**VORLIEGENDER TEXT**:
==================================================

Predigt von Pfr. Dr. Diradur Sardaryan
Gesprochen am I. Sonntag nach Weihnachten, 2016

Da erkannte Jesus, dass sie kommen würden, um ihn in ihre Gewalt zu bringen und zum König zu machen. Daher zog er sich wieder auf den Berg zurück, er allein. Als es aber spät geworden war, gingen seine Jünger zum See hinab, bestiegen ein Boot und fuhren über den See, auf Kafarnaum zu. Es war schon dunkel geworden, und Jesus war noch nicht zu ihnen gekommen. Da wurde der See durch einen heftigen Sturm aufgewühlt. Als sie etwa fünfundzwanzig oder dreißig Stadien gefahren waren, sahen sie, wie Jesus über den See ging und sich dem Boot näherte; und sie fürchteten sich. Er aber rief ihnen zu: Ich bin es; fürchtet euch nicht! Sie wollten ihn zu sich in das Boot nehmen, aber schon war das Boot am Ufer, das sie erreichen wollten.

Johannes 6, 15 – 21.

Liebe Schwestern und Brüder,

als gläubige Menschen wissen wir, dass der liebe Gott, unser Herr, jeden Tag zwischen uns ist. Er Predigt, Heilt uns und spenden Mysterien, er füllt unsere Kirche mit Leben. Wir glauben fest daran, dass die Kirche Christi die Fortsetzung des Evangeliums ist, die Fortsetzung der Begegnung zwischen Gott und Mensch.

Immer, wenn wir zu Surb Patarag (Hl. Liturgie) kommen um am Leib und Blut unseres Herrn teilzunehmen, findet das Heilige Abendmahl erneut statt. Wenn wir die Lesung der Bibel hören, werden wir Teil von all den Menschen, welche die Möglichkeit hatten, Jesus Christus selber zu sehen und von seinem Mund das Evangelium zu hören, wir werden Teil von den Menschen, die vor uns das Evangelium hörten. Wir sind in unseren Gebeten die gleichen Menschen, die Blind und Taub waren, die nach Wahrheit und Gerechtigkeit suchten, die zum Herrn kamen um von Ihm zu schöpfen. Zu wem denn sonst soll ein gläubiger Mensch hingehen. Er hat doch die Wörter des ewigen Lebens (Jh 6, 68).

All diejenigen, zu zum Herrn kommen werden Teile eines großen Bauwerkes, welches wir Kirche nennen. Jeder von uns wird zu einem Baustein, doch das Fundament, auf dem wir Bauen, ist der Herr selbst. Wir wissen von den Heiligen Aposteln, dass wir unsere Kirche auf keinem anderen Fundament bauen können: weder auf den menschlichen Hoffnungen, noch auf menschlicher Zuversicht. Wir bauen die Kirche auf einem Wunder, deren Geburt wir vor einer Woche feierten, auf dem Menschgewordenen Sohn Gottes, Jesus Christus. Denn es gibt keine andere Kraft, die gekommen ist, um jeden Einzelnen von uns zu erlösen, und die Möglichkeit zu geben, wieder in das Haus unseres Vaters zurück zu kehren.

==================================================

(Fragen zu abgebildeten Szenen)
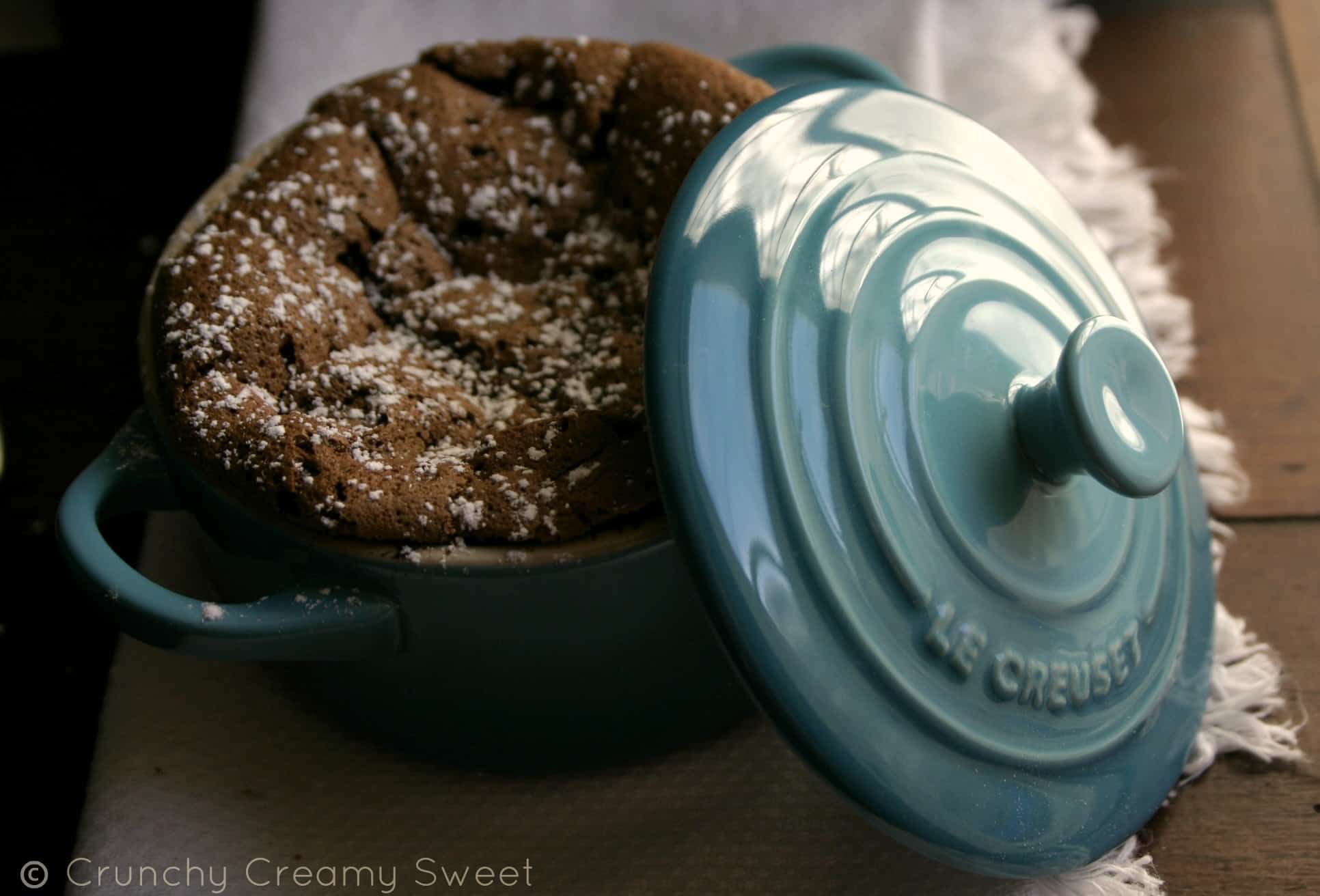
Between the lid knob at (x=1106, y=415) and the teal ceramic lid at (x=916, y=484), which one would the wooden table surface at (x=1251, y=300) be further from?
the lid knob at (x=1106, y=415)

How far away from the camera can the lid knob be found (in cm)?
57

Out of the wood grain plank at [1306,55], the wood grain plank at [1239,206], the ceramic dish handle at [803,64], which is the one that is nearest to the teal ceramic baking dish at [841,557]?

==================================================

**AUFGABENSTELLUNG**:
A: Schreibe aus der Predigt den Abschnitt zwischen „Predigt von Pfr.“ und „6, 15 – 21.“ ab, beide eingeschlossen.
B: Was ist laut der Predigt das Fundament, auf dem wir bauen?

**LÖSUNGEN**:
A:
Predigt von Pfr. Dr. Diradur Sardaryan
Gesprochen am I. Sonntag nach Weihnachten, 2016

Da erkannte Jesus, dass sie kommen würden, um ihn in ihre Gewalt zu bringen und zum König zu machen. Daher zog er sich wieder auf den Berg zurück, er allein. Als es aber spät geworden war, gingen seine Jünger zum See hinab, bestiegen ein Boot und fuhren über den See, auf Kafarnaum zu. Es war schon dunkel geworden, und Jesus war noch nicht zu ihnen gekommen. Da wurde der See durch einen heftigen Sturm aufgewühlt. Als sie etwa fünfundzwanzig oder dreißig Stadien gefahren waren, sahen sie, wie Jesus über den See ging und sich dem Boot näherte; und sie fürchteten sich. Er aber rief ihnen zu: Ich bin es; fürchtet euch nicht! Sie wollten ihn zu sich in das Boot nehmen, aber schon war das Boot am Ufer, das sie erreichen wollten.

Johannes 6, 15 – 21.

B: Der Herr selbst.